The CPSR is the most technical and most important component of the PIF. It must be prepared and signed by a qualified safety assessor — a person holding a degree in pharmacy, toxicology, medicine, or a related discipline — and has two parts. Part A covers cosmetic product safety information: the formula composition in full (INCI names and percentages), physical and chemical characteristics, microbiological quality, impurities and trace substances, packaging material data, normal and reasonably foreseeable use, exposure assessment, exposure to individual substances, the toxicological profile of each substance, undesirable effects and serious undesirable effects, and any other relevant information. Part B contains the safety assessment conclusion: the assessor’s professional conclusion on the safety of the product under normal and reasonably foreseeable use, any required labelling warnings, and the assessor’s reasoning and signature. The CPSR cannot be a generic document. It must be specific to each formula and each product. If you change a formula — even a minor ingredient substitution — the CPSR must be updated.

Description of the cosmetic product

The product description in the PIF is not a marketing description. It is a technical description that includes: the product name and intended function; the target population (adult, child, professional use only); the method of application; and the claim substantiation approach if specific claims are made. It should cross-reference the formula and the safety report rather than duplicating them.
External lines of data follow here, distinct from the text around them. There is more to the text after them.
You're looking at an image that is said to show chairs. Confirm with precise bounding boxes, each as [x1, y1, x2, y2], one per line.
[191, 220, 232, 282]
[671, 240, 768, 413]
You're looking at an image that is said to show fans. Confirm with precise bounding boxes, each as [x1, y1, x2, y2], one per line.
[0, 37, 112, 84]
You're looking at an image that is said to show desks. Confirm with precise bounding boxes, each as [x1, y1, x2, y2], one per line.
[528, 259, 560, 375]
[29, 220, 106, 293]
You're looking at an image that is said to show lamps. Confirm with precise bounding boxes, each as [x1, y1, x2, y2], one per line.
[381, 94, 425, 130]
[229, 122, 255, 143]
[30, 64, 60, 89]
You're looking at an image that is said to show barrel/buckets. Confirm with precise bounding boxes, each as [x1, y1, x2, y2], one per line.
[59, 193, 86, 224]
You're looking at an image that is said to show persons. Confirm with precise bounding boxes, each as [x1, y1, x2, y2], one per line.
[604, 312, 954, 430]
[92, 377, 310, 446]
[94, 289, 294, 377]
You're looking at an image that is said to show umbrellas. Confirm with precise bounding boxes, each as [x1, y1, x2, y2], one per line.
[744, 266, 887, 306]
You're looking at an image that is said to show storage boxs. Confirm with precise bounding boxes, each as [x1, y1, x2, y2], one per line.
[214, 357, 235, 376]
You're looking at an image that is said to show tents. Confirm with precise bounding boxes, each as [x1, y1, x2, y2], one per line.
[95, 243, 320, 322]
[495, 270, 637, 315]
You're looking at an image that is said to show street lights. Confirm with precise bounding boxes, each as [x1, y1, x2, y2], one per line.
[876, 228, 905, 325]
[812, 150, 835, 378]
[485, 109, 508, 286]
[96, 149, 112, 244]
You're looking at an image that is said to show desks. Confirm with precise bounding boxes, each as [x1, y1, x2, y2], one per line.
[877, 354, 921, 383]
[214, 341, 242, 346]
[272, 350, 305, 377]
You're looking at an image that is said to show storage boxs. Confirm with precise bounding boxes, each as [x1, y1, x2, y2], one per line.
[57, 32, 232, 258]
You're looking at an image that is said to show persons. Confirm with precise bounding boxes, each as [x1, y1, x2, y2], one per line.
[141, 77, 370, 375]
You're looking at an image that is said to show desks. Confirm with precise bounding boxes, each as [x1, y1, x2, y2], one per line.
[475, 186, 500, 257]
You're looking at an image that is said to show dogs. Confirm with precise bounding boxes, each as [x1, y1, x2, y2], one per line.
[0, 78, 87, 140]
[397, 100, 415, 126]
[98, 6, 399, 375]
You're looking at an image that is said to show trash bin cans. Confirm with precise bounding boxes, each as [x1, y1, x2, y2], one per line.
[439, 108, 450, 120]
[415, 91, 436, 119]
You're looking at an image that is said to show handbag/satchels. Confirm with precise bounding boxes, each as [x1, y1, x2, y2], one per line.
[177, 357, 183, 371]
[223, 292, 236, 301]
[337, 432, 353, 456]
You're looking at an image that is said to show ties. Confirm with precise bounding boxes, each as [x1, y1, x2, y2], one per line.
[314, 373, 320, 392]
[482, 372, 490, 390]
Method of manufacture and GMP compliance

The PIF must contain a description of the manufacturing process and a statement of compliance with Good Manufacturing Practice under ISO 22716 (the relevant GMP standard for cosmetics). This component is prepared by the manufacturer and should include a description of the production process, cleaning and sanitisation procedures, quality control steps, and batch release criteria. GMP certification — particularly ISO 22716 certification — simplifies this significantly because the certification audit report and quality manual can form the basis of this section.

Proof of claimed effect

If the product makes specific performance claims — SPF value, anti-wrinkle efficacy, hair growth, whitening — the PIF must contain evidence supporting those claims. This can take several forms: clinical or consumer studies conducted on the product; in vitro test data; bibliographic references to published scientific literature; or panel evaluation results. What constitutes sufficient claim evidence varies by claim type and the assessor’s judgement. It is good practice to align your claim substantiation with COSMETICS EUROPE guidelines on cosmetic claims support, which are accepted as industry standard across the EU.

Animal testing data

EU Regulation 1223/2009 bans animal testing for cosmetics and their ingredients within the EU. The PIF must include a statement of whether any animal testing has been performed — and if so, by whom, where, and why. For products manufactured in the UAE for the EU market, confirm with your manufacturer that no animal testing has been conducted on the formula or its individual ingredients. Some ingredients supplied from markets where animal testing is still required (notably China for certain categories) can create complications for EU market access — seek specific regulatory advice if this applies to your supply chain.

How a UAE manufacturer supports PIF preparation

A GMP-certified UAE manufacturer will have in place the documentation that forms the backbone of a PIF. Key documents your manufacturer should be able to provide: full INCI formula with percentage concentrations; raw material specifications and suppliers’ safety data sheets; batch manufacturing records; stability test data; microbiological test reports from accredited external laboratories; Certificate of Analysis for each batch; challenge test (preservative efficacy) reports; MSDS for relevant raw materials. This documentation, combined with a CPSR from a qualified EU safety assessor, gives your Responsible Person everything needed to build a complete and defensible PIF.